EvGNN: An Event-driven Graph Neural Network Accelerator for Edge Vision

Read original: arXiv:2404.19489 - Published 5/1/2024 by Yufeng Yang, Adrian Kneip, Charlotte Frenkel

🧠

Overview

Proposes EvGNN, a novel event-driven graph neural network (GNN) accelerator for low-latency, energy-efficient edge vision using event-based cameras
Leverages three key ideas: directed dynamic graphs, event queues, and a layer-parallel processing scheme
Demonstrates real-time, microsecond-resolution event-based vision on a Xilinx KV260 Ultrascale+ MPSoC platform

Plain English Explanation

Event-based cameras are a promising alternative to traditional frame-based vision sensors, offering microsecond-scale temporal resolution and sparse information encoding. This allows for low-latency, decentralized, and energy-efficient edge vision systems that don't rely on the cloud. However, mainstream computer vision algorithms, such as convolutional neural networks (CNNs), are not well-suited to take advantage of the unique properties of event-based cameras.

EvGNN introduces a novel event-driven graph neural network (GNN) accelerator that addresses this challenge.

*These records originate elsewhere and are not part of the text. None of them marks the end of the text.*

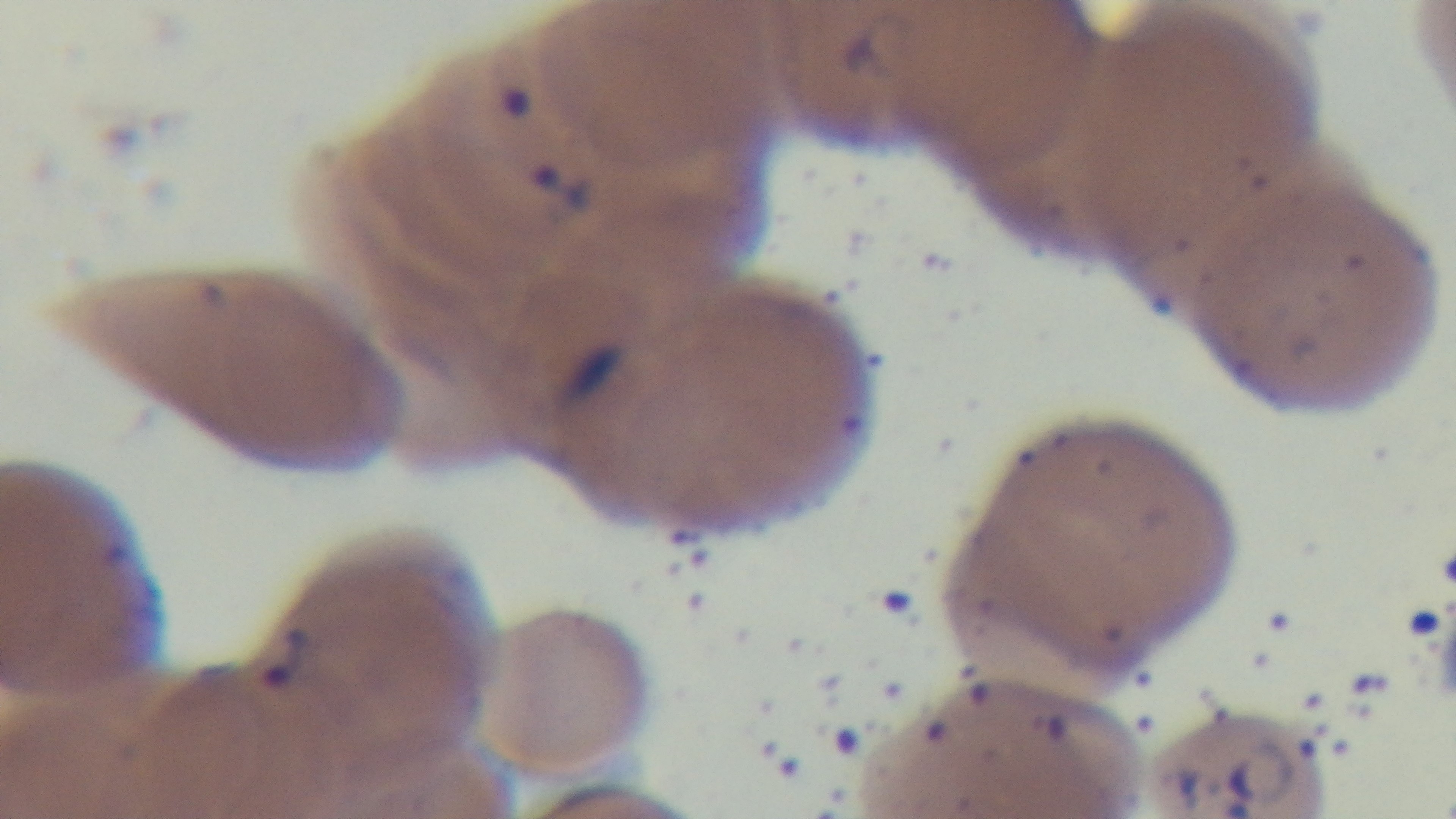

It is infected.

Summary:
  - Modality: light microscopy
  - Preparation: thin
  - Objective: 100x oil immersion
  - Field of view: single
  - Stain: Giemsa
  - Capture: mounted 4K digital camera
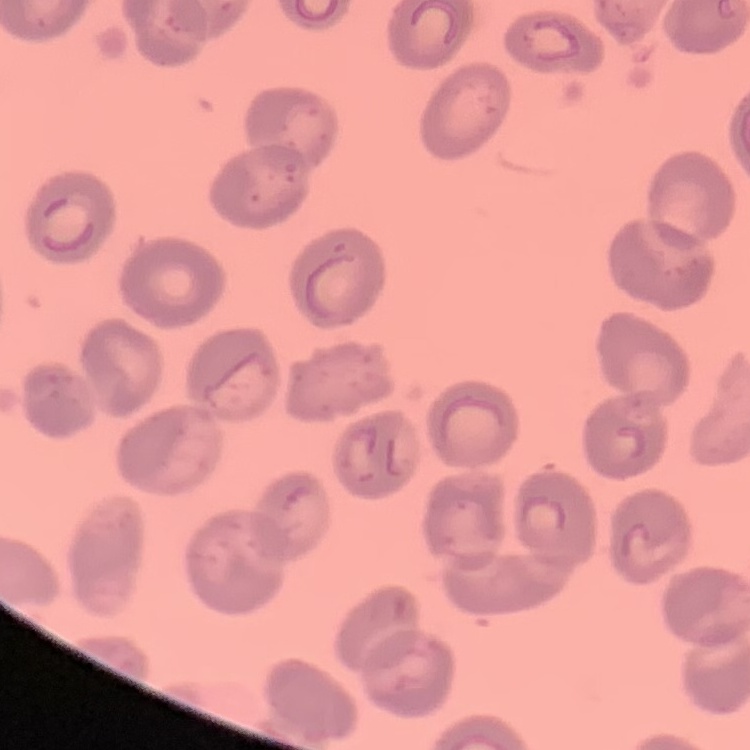
The erythrocytes exhibit no rouleaux formation. Field's or Giemsa stain. Square crop of a larger photomicrograph. Thin peripheral smear.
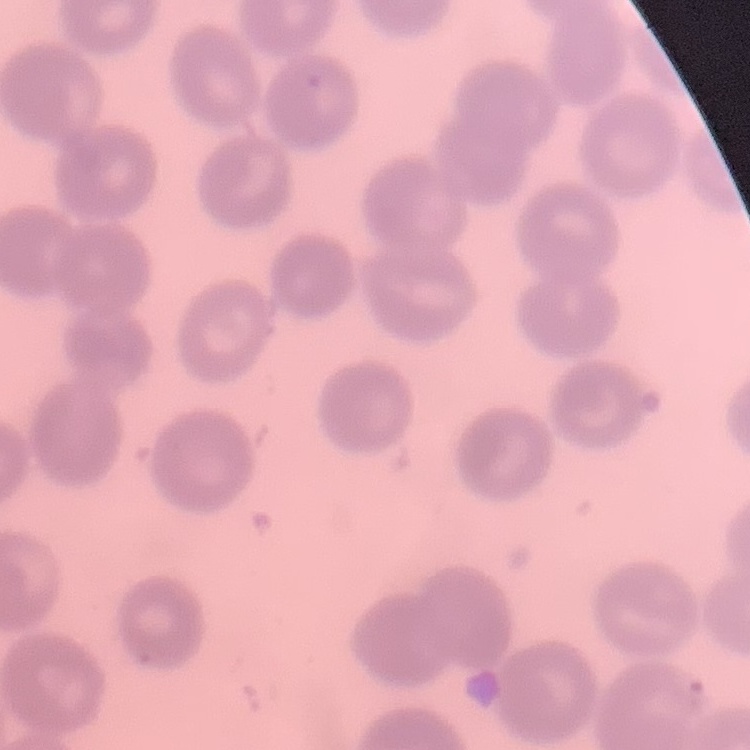

Summary:
  - Erythrocyte morphology: no rouleaux formation
  - Image type: square crop of a larger photomicrograph
  - Preparation: thin peripheral smear
  - Stain: Field's or Giemsa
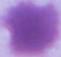
magnification = 1000x
identification = red blood cell
modality = photomicrograph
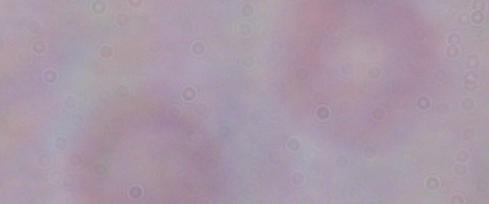

A trypanosome is seen. Photomicrograph. Captured at 1000x magnification.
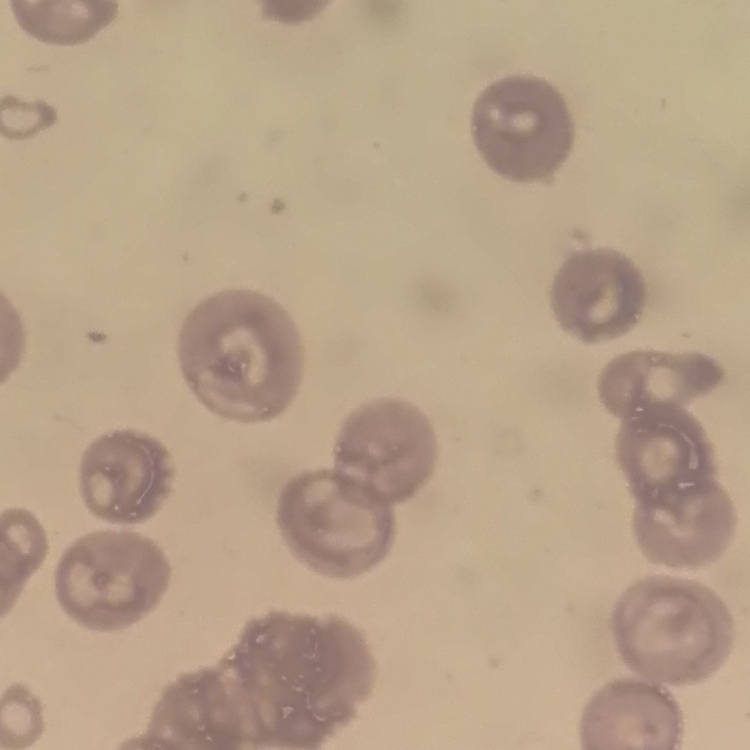 The erythrocytes exhibit no rouleaux formation. One tile cut from a larger photomicrograph. Thin blood smear. Stained with either Field's or Giemsa.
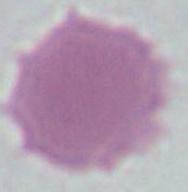
identification: erythrocyte
modality: micrograph
magnification: 1000x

The key ideas behind EvGNN are:

Directed dynamic graphs: EvGNN uses a graph structure that efficiently stores information about the single-hop neighbors of each event, without the need for explicit edge storage.
Event queues: EvGNN employs event queues to quickly identify the local neighbors of each event within a specific spatiotemporal range, enabling efficient processing.
Layer-parallel processing: EvGNN's novel processing scheme allows for the low-latency execution of multi-layer GNNs, crucial for high-accuracy event-based vision.

By implementing these ideas, EvGNN is able to achieve real-time, microsecond-resolution event-based vision on an edge computing platform, with high accuracy and low power consumption. This represents an important step towards practical, decentralized computer vision at the edge.

Technical Explanation

EvGNN is designed to efficiently process event data from event-based cameras, which offer advantages over traditional frame-based vision sensors, such as low latency and energy efficiency. However, existing computer vision algorithms, including convolutional neural networks (CNNs), are not well-suited to leverage the unique properties of event-based data.

To address this, EvGNN introduces three key innovations:

Directed dynamic graphs: EvGNN represents the event data using a graph structure, where each node corresponds to a single event. The edges in the graph are dynamically created based on the spatial and temporal proximity of the events, and the graph is directed to efficiently store information about the single-hop neighbors of each event.
Event queues: EvGNN employs event queues to quickly identify the local neighbors of each event within a specific spatiotemporal range. This allows for efficient processing of the event data, without the need for costly global searches.
Layer-parallel processing: EvGNN's novel processing scheme enables the low-latency execution of multi-layer GNNs, which is crucial for achieving high-accuracy event-based vision. This is achieved by parallelizing the computation across the layers of the GNN.

The authors evaluated EvGNN on the N-CARS dataset for car recognition, deploying the system on a Xilinx KV260 Ultrascale+ MPSoC platform. EvGNN demonstrated a classification accuracy of 87.8% and an average latency per event of 16μs, enabling real-time, microsecond-resolution event-based vision at the edge.

Critical Analysis

While EvGNN represents an important step towards practical, decentralized computer vision at the edge, the paper does acknowledge some limitations and areas for further research:

Generalization to other tasks: The evaluation of EvGNN was focused on a single task, car recognition. It would be important to assess the system's performance on a wider range of event-based vision tasks to understand its broader applicability.
Hardware resource utilization: The authors provide details on the hardware resource utilization of EvGNN, but it would be valuable to compare this to other event-based vision approaches, such as lightweight spatiotemporal networks for online eye tracking or state-space models for event cameras, to better contextualize the efficiency of the proposed system.
Scalability: The paper does not explicitly address how EvGNN would scale to handle larger or more complex event-based vision problems. Investigating the system's scalability would be an important area for future research.

Overall, EvGNN represents an exciting development in the field of event-based vision, demonstrating the potential of GNN-based approaches for low-latency, energy-efficient edge computing. The novel ideas introduced in this work could inspire further advancements in this rapidly evolving area of computer vision.

Conclusion

EvGNN is a promising event-driven GNN accelerator that addresses the challenges of applying mainstream computer vision algorithms to event-based cameras. By leveraging directed dynamic graphs, event queues, and a layer-parallel processing scheme, EvGNN is able to achieve real-time, microsecond-resolution event-based vision on an edge computing platform, with high accuracy and low power consumption. This work represents an important step towards practical, decentralized computer vision at the edge, with potential applications in a wide range of domains, from autonomous vehicles to augmented reality.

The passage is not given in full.